### Text section
=====

Still getting a bunch of these same errors as I try deletions here on Commons:

API request failed (backend-fail-internal): An unknown error occurred in storage backend "local-swift-eqiad". <i>at Wed, 20 Aug 2014 17:42:39 GMT</i> <u>served by mw1119</u>

Observed the same at Commons, no improvement seen.

API request failed (backend-fail-internal): An unknown error occurred in storage backend "local-swift-eqiad". <i>at Wed, 20 Aug 2014 21:26:31 GMT</i> <u>served by mw1132</u>

cagedbirdsinging wrote:

I just deleted 200+ files from Commons with no errors.

Not sure if this is related, but uploads have been failing with a similar message:

{"error":{"0":["backend-fail-internal","local-swift-eqiad"],"code":"internal-error","info":"An internal error occurred"},"servedby":"mw1202"}

The problem in comment 9 is clearly visible in ganglia. Don't see any obvious more recent issues on the same ganglia graphs.

https://ganglia.wikimedia.org/latest/?r=day&cs=&ce=&m=cpu_report&s=by+name&c=Swift+eqiad&h=&host_regex=&max_graphs=0&tab=m&vn=&hide-hf=false&sh=1&z=small&hc=4 (may need to adjust time period at the top depending on when you click the link)

(In reply to Fastily from comment #15)

Not sure if this is related, but uploads have been failing with a similar
message:

btw, please provide timestamps for when the errors happened if you have them! (e.g. comments 13/15)

same here, I can't see any obvious issues with swift after rebooting the machine that was causing the high load yesterday.

we are doing some tuning to the nagios alerts we get for swift to detect reoccurence (and a root cause/fix too!)

pierre-selim.huard wrote:

2014-08-21T13:57Z the bug strikes back!

API request failed (backend-fail-delete): Could not delete file "mwstore://local-swift-eqiad/local-public/c/ce/Крушение_поезда_в_московском_метро_15.07.2014.jpg"

Nick added a comment.Aug 21 2014, 2:05 PM

(In reply to Pierre-Selim from comment #19)

2014-08-21T13:57Z the bug strikes back!

API request failed (backend-fail-delete): Could not delete file
"mwstore://local-swift-eqiad/local-public/c/ce/
Крушение_поезда_в_московском_метро_15.07.2014.jpg"

Same file, slightly different error message.

Error deleting file: Could not delete file "mwstore://local-swift-eqiad/local-public/c/ce/Крушение_поезда_в_московском_метро_15.07.2014.jpg".

=====

### Supplied records
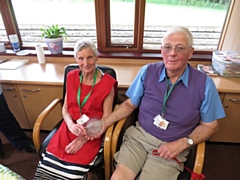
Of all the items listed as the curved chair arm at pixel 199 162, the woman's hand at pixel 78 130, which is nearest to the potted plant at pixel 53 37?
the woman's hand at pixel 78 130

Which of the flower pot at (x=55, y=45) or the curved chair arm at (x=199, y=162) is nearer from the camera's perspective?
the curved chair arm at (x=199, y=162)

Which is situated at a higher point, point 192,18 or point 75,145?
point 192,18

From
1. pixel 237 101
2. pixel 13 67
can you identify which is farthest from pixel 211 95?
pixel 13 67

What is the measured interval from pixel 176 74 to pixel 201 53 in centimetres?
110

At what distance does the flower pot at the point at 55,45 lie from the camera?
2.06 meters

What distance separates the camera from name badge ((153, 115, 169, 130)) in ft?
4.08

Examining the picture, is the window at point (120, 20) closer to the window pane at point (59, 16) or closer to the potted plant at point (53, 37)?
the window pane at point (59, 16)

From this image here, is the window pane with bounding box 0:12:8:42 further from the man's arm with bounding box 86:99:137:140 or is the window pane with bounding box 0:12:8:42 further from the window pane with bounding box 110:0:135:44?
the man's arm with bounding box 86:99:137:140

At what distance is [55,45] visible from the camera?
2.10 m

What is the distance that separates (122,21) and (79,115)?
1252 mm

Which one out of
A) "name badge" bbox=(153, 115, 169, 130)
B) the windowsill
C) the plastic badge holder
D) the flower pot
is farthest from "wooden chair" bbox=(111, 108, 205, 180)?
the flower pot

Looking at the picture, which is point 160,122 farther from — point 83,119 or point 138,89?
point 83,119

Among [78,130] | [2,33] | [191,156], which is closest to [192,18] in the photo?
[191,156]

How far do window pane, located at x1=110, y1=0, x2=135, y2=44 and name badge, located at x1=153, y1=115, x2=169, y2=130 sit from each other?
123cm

=====

### Do this
Can you print everything in the Commons storage-error thread from "I just deleted" down to "click the link)", word for word?

### Output of the exercise
I just deleted 200+ files from Commons with no errors.

Not sure if this is related, but uploads have been failing with a similar message:

{"error":{"0":["backend-fail-internal","local-swift-eqiad"],"code":"internal-error","info":"An internal error occurred"},"servedby":"mw1202"}

The problem in comment 9 is clearly visible in ganglia. Don't see any obvious more recent issues on the same ganglia graphs.

https://ganglia.wikimedia.org/latest/?r=day&cs=&ce=&m=cpu_report&s=by+name&c=Swift+eqiad&h=&host_regex=&max_graphs=0&tab=m&vn=&hide-hf=false&sh=1&z=small&hc=4 (may need to adjust time period at the top depending on when you click the link)